For all the talk of youth and inexperience, Boro lined up with a back three of Ayala, Fry and Jonny Howson, protected by a central-midfield three of McNair, Adam Clayton and George Saville. Most Championship teams would take that as a core to build from.

Forest’s attempts to play through the middle of the field were frustrated at every turn for the opening hour, and while right-back Matty Cash saw plenty of the ball, Boro’s central defenders dealt with his crosses with a minimum of fuss.

Ayala was superb, with his commitment exemplified by the ninth-minute header that saw him clear Tiago Silva’s corner from inside his own six-yard box despite a flurry of boots flying around his face.

Aynsley Pears claimed a 14th-minute curler from Joe Lolley, but the interval arrived without the Boro goalkeeper having been seriously tested. Indeed, his best moment of the first half came when he did nothing, with his decision to stay on his feet as Grabban went round him proving justified when the former Sunderland striker was forced so wide he was unable to get a shot away. Had Pears dived in, he might well have conceded a penalty.

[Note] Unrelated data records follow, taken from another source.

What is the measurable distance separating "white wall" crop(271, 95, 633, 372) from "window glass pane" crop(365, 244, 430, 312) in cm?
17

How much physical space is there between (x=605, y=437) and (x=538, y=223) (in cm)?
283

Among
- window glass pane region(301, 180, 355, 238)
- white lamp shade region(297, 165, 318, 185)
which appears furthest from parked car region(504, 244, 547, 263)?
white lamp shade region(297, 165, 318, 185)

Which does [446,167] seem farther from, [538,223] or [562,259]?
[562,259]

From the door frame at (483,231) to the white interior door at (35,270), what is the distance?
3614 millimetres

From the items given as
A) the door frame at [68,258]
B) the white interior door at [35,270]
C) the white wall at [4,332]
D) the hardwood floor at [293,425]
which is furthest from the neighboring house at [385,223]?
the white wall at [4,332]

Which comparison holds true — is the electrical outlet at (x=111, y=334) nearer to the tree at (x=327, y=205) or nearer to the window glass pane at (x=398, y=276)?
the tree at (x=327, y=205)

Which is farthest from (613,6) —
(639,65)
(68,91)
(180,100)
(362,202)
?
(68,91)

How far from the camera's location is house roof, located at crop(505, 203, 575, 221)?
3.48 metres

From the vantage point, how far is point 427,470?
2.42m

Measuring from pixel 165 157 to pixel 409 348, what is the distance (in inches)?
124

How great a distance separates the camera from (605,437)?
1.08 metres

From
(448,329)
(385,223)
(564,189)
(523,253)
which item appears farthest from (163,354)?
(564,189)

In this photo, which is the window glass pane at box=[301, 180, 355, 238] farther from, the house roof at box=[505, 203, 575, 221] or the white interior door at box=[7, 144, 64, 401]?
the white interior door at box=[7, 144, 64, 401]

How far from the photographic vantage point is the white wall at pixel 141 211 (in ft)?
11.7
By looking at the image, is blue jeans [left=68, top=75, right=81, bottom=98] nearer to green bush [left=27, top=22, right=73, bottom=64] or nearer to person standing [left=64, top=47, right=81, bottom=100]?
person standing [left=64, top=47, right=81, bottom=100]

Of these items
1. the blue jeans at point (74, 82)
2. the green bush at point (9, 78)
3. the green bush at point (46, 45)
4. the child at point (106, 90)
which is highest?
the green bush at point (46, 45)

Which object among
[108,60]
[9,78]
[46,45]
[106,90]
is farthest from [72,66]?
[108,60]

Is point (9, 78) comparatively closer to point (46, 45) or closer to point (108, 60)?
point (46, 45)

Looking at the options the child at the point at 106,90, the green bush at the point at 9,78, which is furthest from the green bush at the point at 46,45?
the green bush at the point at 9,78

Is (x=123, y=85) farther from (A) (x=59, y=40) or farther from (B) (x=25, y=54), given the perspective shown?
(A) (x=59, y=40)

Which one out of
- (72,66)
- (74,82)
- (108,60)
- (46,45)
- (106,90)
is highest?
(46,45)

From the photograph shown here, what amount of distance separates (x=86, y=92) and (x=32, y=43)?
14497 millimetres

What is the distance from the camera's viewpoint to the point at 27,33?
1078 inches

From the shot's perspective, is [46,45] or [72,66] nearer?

Boro’s 21-year-old shot-stopper had to do something at the start of the second half, and he was up to task, getting down well to parry Sammy Amoebi’s shot after the former Boro loanee controlled a long ball adeptly before firing in a shot from the left-hand side of the box.

Boro still threatened sporadically on the break throughout the second half, with the returning McNair straining to get further up the field. The Northern Irishman displayed a lovely piece of skill to beat Robinson in the early stages of the second period, and after cutting infield from the right, he drilled in a fierce shot that Samba did well to beat away at his near post.

Boro came within inches of falling behind moments later when they struggled to clear a corner, with Yates seizing on a loose ball close to the edge of the area and hammering in a half-volley that cannoned into the turf before thudding against the crossbar with Pears beaten.

That was a good effort from Yates, but the midfielder was to produce an even better one five minutes later. Cash swung over an inviting cross from the right, and Yates eased himself ahead of Howson before powering home a header from ten yards. It was a fine finish, but given the quality of their defending to that point, it was a disappointingly simple goal for Boro to give away.

Having conceded so sloppily, it would have been easy for the visitors to have slipped tamely out of the game. To their credit, however, they regrouped and battled their way back into the game.

McNair found himself in a decent position after breaking upfield, but while Tavernier’s blocked shot deflected invitingly into his path, he sliced a clumsy shot well wide.

The visitors were probing effectively though, and they got their reward with nine minutes left. McNair’s through ball released Johnson onto the wrong side of Robinson, and as he panicked to try to regain his position, the Forest full-back brought down the Boro substitute. McNair stepped up, and slotted home his third goal of the season from the penalty spot.